*** Opening Document passage ***
Department of Surgery, Kwame Nkrumah University of Science and Technology, Kumasi, Ghana.
Ariadne Labs: A Joint Center for Health System Innovation at Brigham and Women's Hospital and Harvard T H Chan School of Public Health, Boston, MA, USA.
Department of Global Health, University of Washington, Seattle, WA, USA.
Department of Global Health and Population, Harvard T H Chan School of Public Health, Harvard University, Boston, MA, USA.
Global Health Sciences and Department of Surgery, University of California, San Francisco.


The World Bank will publish the nine volumes of Disease Control Priorities, 3rd edition, in 2015-16. Volume 1--Essential Surgery--identifies 44 surgical procedures as essential on the basis that they address substantial needs, are cost effective, and are feasible to implement. This report summarises and critically assesses the volume's five key findings. First, provision of essential surgical procedures would avert about 1·5 million deaths a year, or 6-7% of all avertable deaths in low-income and middle-income countries. Second, essential surgical procedures rank among the most cost effective of all health interventions. The surgical platform of the first-level hospital delivers 28 of the 44 essential procedures, making investment in this platform also highly cost effective. Third, measures to expand access to surgery, such as task sharing, have been shown to be safe and effective while countries make long-term investments in building surgical and anaesthesia workforces. Because emergency procedures constitute 23 of the 28 procedures provided at first-level hospitals, expansion of access requires that such facilities be widely geographically diffused. Fourth, substantial disparities remain in the safety of surgical care, driven by high perioperative mortality rates including anaesthesia-related deaths in low-income and middle-income countries. Feasible measures, such as WHO's Surgical Safety Checklist, have led to improvements in safety and quality. Fifth, the large burden of surgical disorders, cost-effectiveness of essential surgery, and strong public demand for surgical services suggest that universal coverage of essential surgery should be financed early on the path to universal health coverage. We point to estimates that full coverage of the component of universal coverage of essential surgery applicable to first-level hospitals would require just over US$3 billion annually of additional spending and yield a benefit-cost ratio of more than 10:1. It would efficiently and equitably provide health benefits, financial protection, and contributions to stronger health systems.
*** Closing Document passage ***
Your objective:
Reproduce word for word the stretch of the essential surgery text from "Ariadne Labs: A" through "Health, Boston, MA, USA.". Draw only on the essential surgery text above.
*** Opening Data ***
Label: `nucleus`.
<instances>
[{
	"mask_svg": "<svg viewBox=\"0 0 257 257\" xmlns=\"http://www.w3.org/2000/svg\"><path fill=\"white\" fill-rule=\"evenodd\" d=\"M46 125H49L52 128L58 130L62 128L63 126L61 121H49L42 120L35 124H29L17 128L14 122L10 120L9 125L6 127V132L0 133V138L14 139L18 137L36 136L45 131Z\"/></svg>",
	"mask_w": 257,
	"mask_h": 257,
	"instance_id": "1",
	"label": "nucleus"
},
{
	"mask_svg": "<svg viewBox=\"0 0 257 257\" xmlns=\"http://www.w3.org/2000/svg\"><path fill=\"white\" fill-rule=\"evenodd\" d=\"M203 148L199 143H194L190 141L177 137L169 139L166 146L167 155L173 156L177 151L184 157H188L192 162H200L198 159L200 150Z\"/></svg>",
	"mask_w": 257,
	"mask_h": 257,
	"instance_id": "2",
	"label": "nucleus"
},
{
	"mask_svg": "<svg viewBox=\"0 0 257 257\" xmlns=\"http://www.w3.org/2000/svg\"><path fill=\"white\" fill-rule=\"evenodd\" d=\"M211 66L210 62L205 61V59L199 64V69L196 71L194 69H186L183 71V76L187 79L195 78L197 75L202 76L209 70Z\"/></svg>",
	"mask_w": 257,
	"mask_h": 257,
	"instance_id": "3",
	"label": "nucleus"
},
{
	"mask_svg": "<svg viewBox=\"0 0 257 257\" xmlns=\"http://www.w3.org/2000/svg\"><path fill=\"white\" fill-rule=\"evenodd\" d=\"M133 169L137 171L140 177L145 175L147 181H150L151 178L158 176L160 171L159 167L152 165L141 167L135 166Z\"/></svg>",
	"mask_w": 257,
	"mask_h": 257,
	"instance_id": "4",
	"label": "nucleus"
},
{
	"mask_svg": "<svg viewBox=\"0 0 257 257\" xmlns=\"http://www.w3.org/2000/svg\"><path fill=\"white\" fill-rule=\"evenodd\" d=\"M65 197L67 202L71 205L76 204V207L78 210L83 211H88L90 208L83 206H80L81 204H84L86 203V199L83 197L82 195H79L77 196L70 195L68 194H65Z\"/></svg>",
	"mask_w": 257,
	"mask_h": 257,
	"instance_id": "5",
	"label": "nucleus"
*** Closing Data ***
Finished task:
Ariadne Labs: A Joint Center for Health System Innovation at Brigham and Women's Hospital and Harvard T H Chan School of Public Health, Boston, MA, USA.